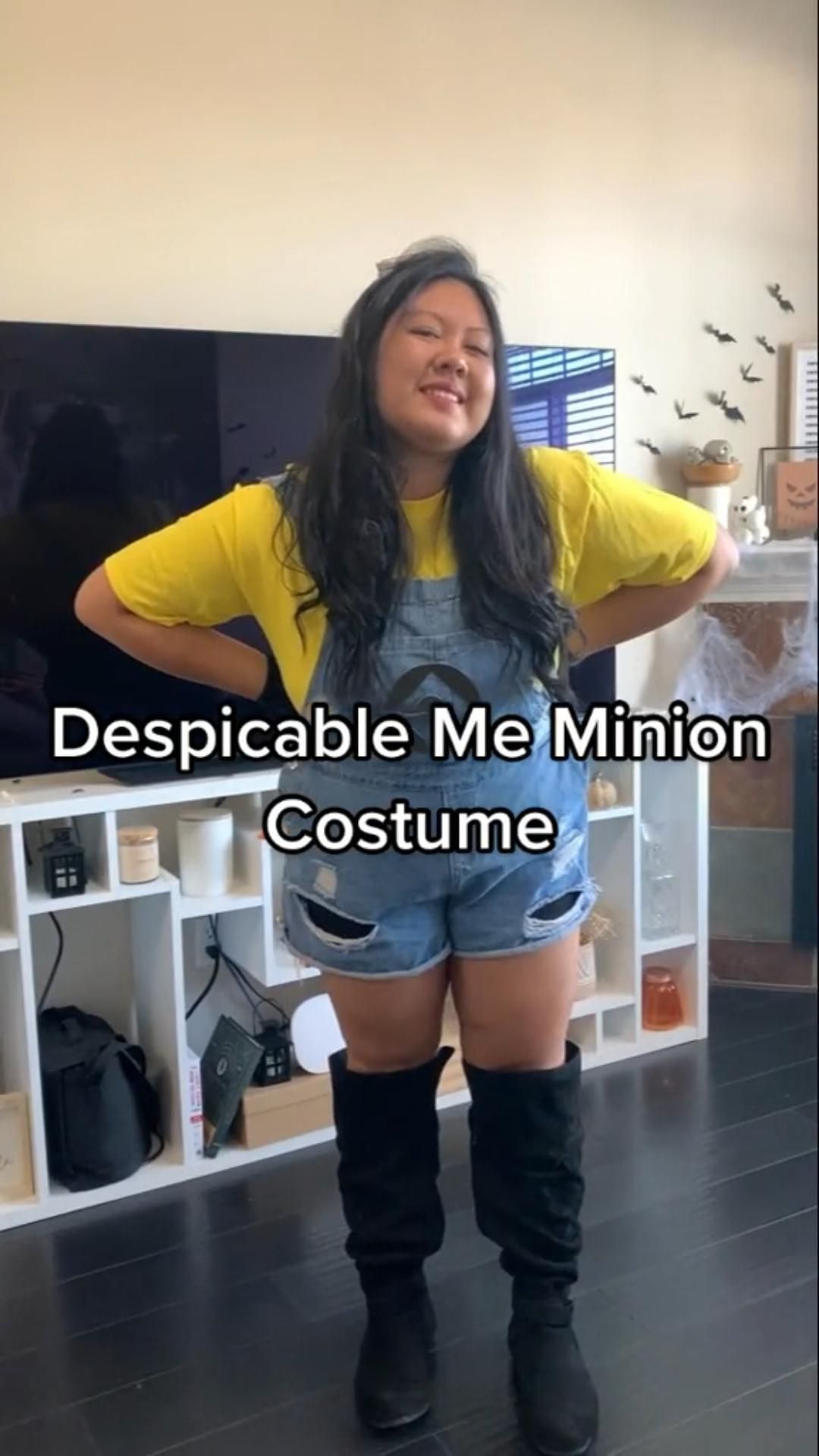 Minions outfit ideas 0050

:::

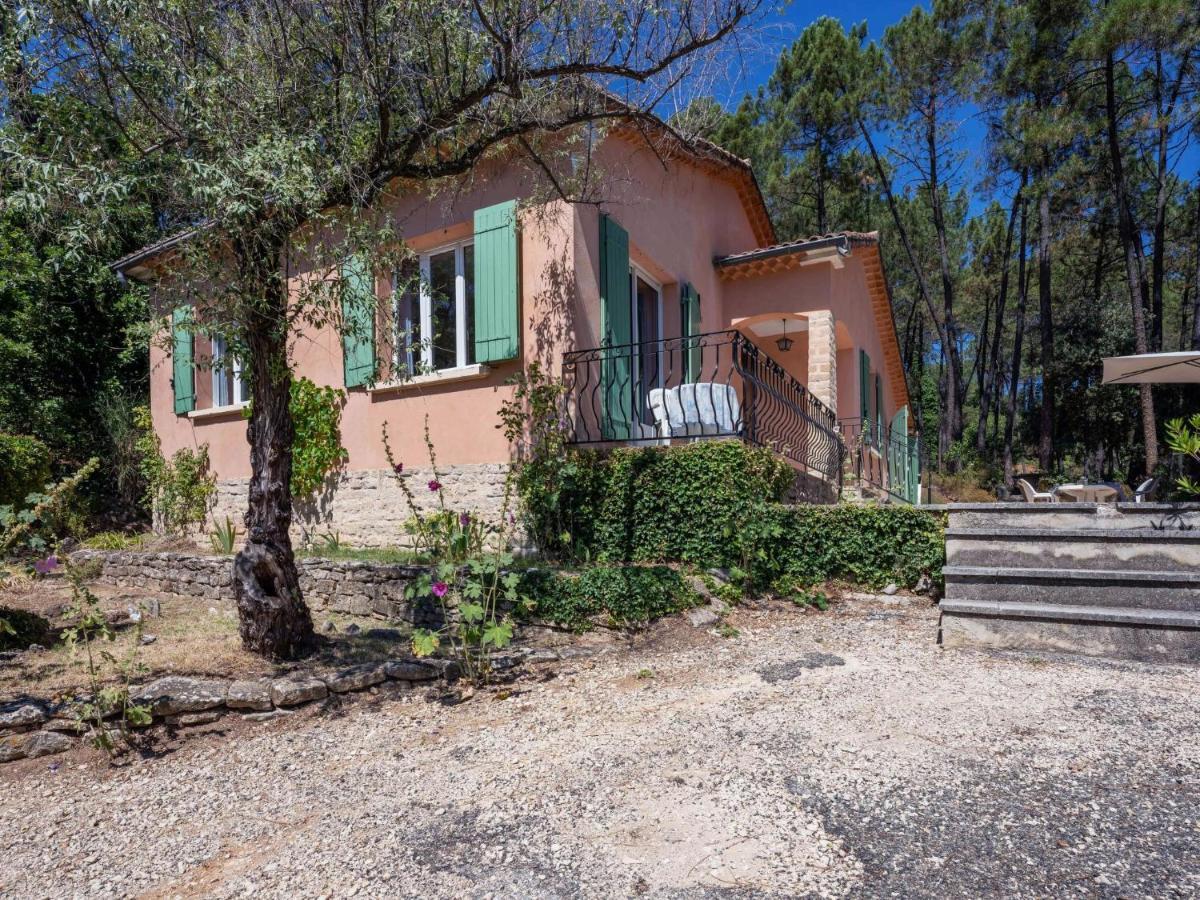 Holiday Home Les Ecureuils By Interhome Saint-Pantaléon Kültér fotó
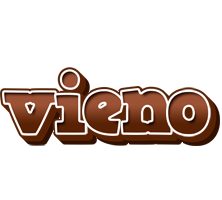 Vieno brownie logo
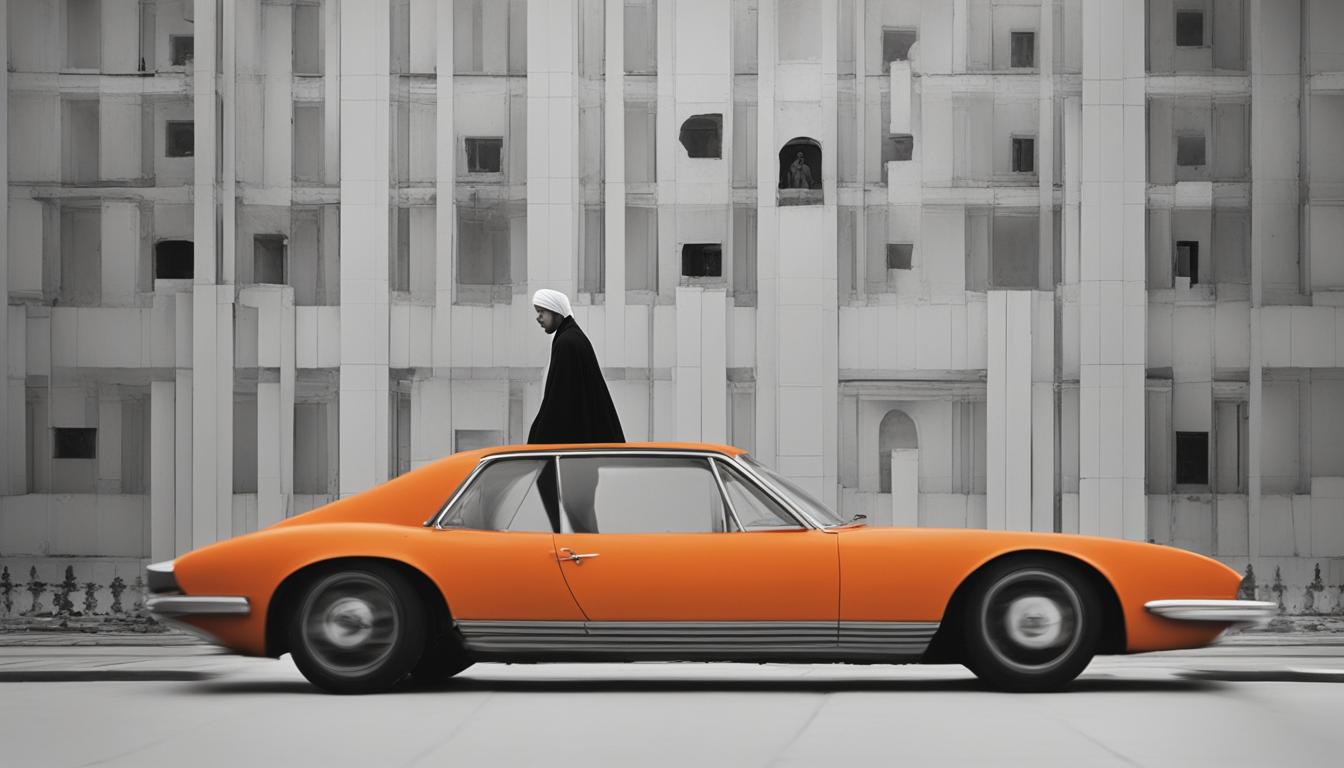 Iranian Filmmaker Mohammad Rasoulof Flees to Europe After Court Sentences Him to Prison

:::

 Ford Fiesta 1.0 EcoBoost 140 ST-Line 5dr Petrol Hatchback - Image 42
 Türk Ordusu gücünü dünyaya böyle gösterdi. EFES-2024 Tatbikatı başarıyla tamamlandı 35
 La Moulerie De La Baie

:::

The problem:
Look above for the line with "Ford Fiesta 1.0" and the line with "La Moulerie De La Baie"; transcribe both and all lines in between, exactly, and nothing else.

Answer section:
 Ford Fiesta 1.0 EcoBoost 140 ST-Line 5dr Petrol Hatchback - Image 42
 Türk Ordusu gücünü dünyaya böyle gösterdi. EFES-2024 Tatbikatı başarıyla tamamlandı 35
 La Moulerie De La Baie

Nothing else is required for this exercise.